My girlfriend and I completed step one of three in Operation: Dog Acquisition yesterday. After weeks of scouring Craigslist, Beth found a brilliant living room set that included a couch, a loveseat and an ottoman, all for $200.
Better yet — we bought it from a well-intentioned bachelor who lives in a cozier part of town and for him, the transaction was about freeing up space for new furniture and nothing else. He originally posted for $500, so by the time we paid him, he was just happy to be done with the ordeal.
You should’ve seen where we went on Sunday. Beth found another nice couch/loveseat combination, so we headed over to East St. Paul. The owner had promised she had no pets and didn’t smoke. The furniture had some tears in the seams, but at $80, we were willing to overlook. We arrived at the seller’s residence, a seedy triplex that looked like three double-wide trailers soldered together by an 11th grade shop class. Think: Crack den chic. Upon entering, we were hit by the smell of stale smoke. There was an ashtray on the coffee table filled to the top with Swisher Sweets remnants. I know this because there was a Swisher Sweets box right next to the ashtray. Deal: Off.
Maybe we watch a little too much Intervention, but my assumption is people are selling their goods on Craigslist for one of three reasons:
- They are moving and not taking furniture with them.
- They bought new furniture and want the old stuff gone.
- They want drug money.
I don’t think those three reasons are necessarily inaccurate. They matter, too. Each individual reason dictates the quality of the product, the ease of the sale and, most importantly, peace of mind.
Beth and I sold a couch and a bar table on Craigslist before moving away from Portland. We made $70 on the table and $150 on the couch, and while that put us at a loss compared to what we originally paid, we made a little cash and didn’t have to worry about disposing of our stuff. Not to mention some nice people purchased some quality secondhand furniture from a young couple whose hands were tied. And no point did they have to wonder if the couch had bed bugs or if we were off to Corvallis to score some meth.

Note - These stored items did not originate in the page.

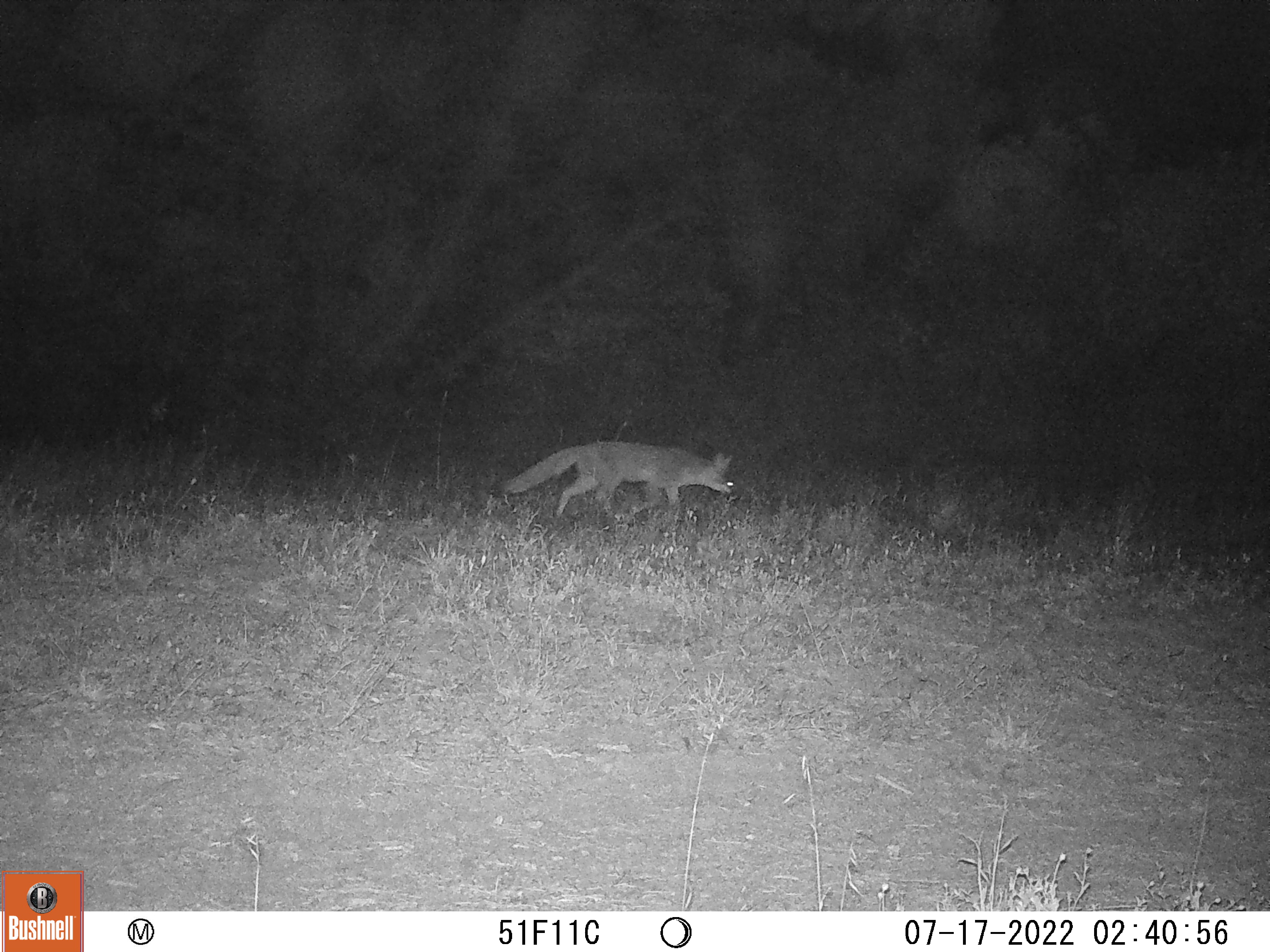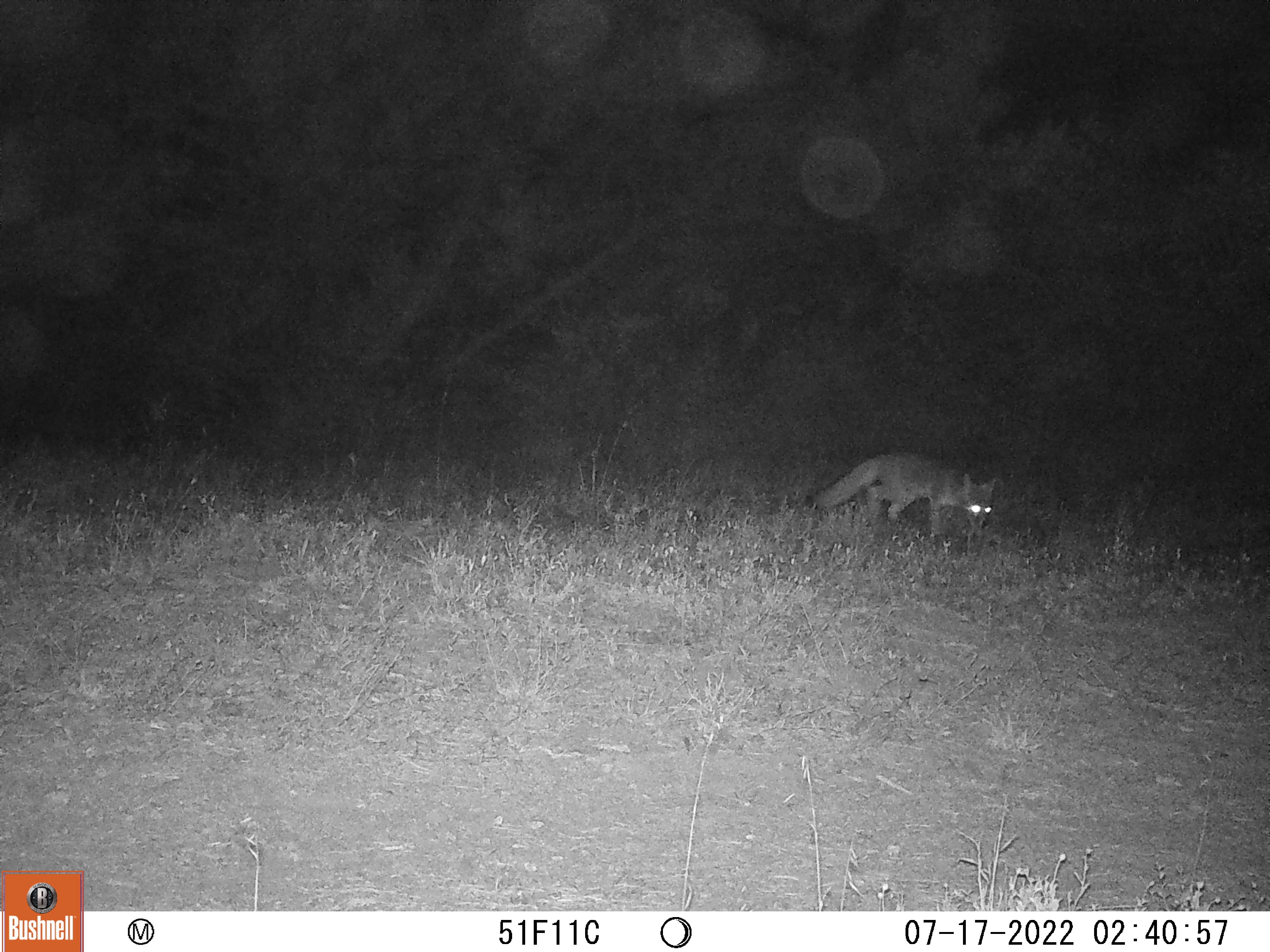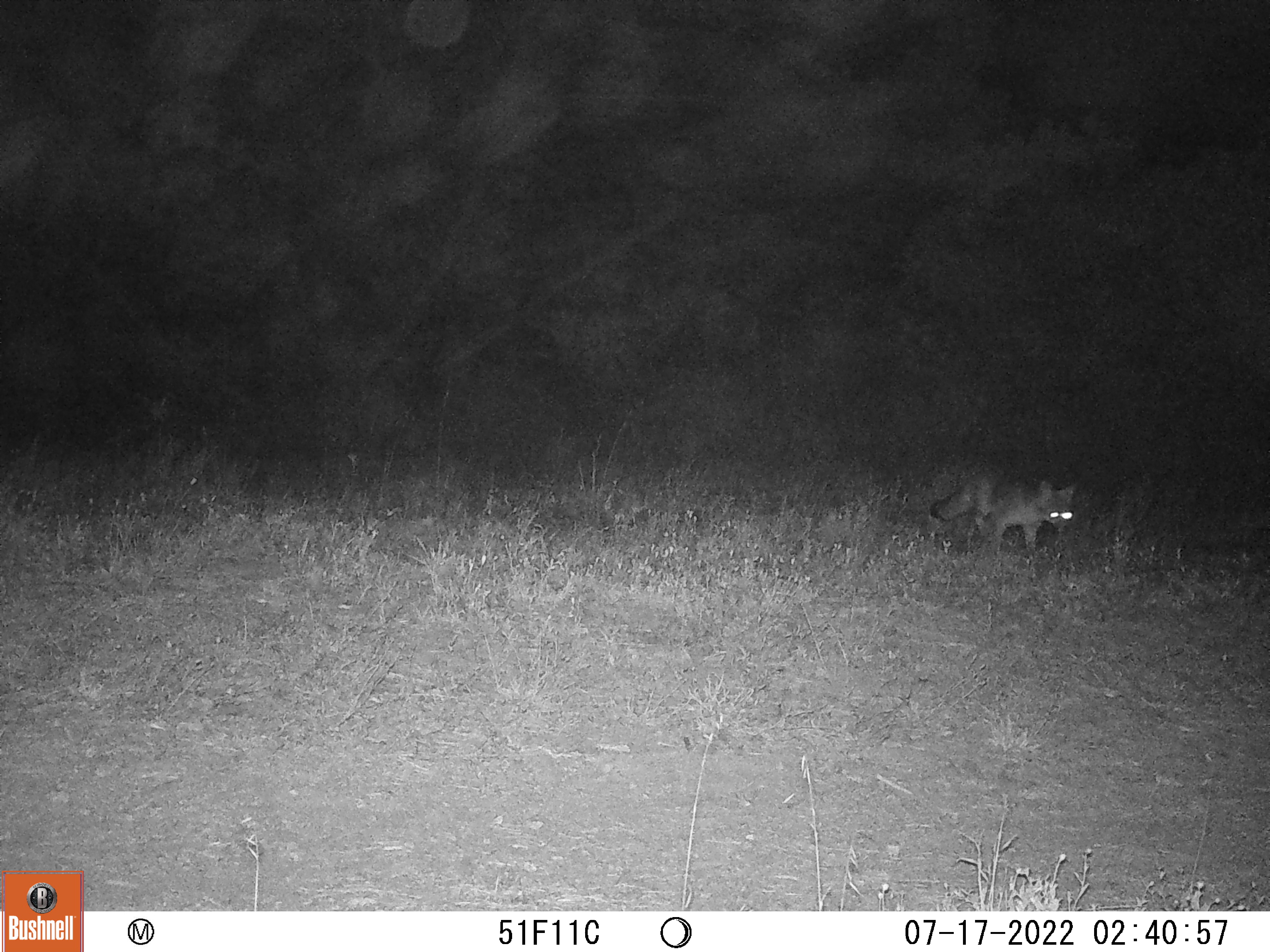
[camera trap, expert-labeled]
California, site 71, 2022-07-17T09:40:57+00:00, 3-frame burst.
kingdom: Animalia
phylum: Chordata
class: Mammalia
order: Carnivora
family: Canidae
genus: Urocyon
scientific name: Urocyon cinereoargenteus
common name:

In cases where furniture is clearly being sold for drug money, you have to wonder what that poor furniture has been through. What’s slipped between its cushions? What’s been swept underneath it? What type of resin or smoke has it absorbed? What and who has happened upon it? Don’t kid yourself — furniture keeps a history. Never purchase furniture you’d be terrified to shine a black light upon. That’s the most important axiom for Craigslist shoppers, I think.
Our purchase yesterday couldn’t have gone smoother and we’ve enjoyed our new furniture all the more knowing it came from a clean, happy home. After Sunday’s debacle, I implored Beth to raise our budget a bit and only consider buying from nicer neighborhoods. (My logic being wealthy people more often purchase new furniture on a whim, so they’re less concerned about recouping on old furniture.) What began as a search for dog-friendly furniture resulted in the type of furniture any guy would be happy to have in his man cave.
So, step one is done. Next: Pay the $200 nonrefundable deposit. The hope is we’ll pick up Cooper/Olive (TBD) Thanksgiving weekend, thus changing our lives — and this blog – for the foreseeable future.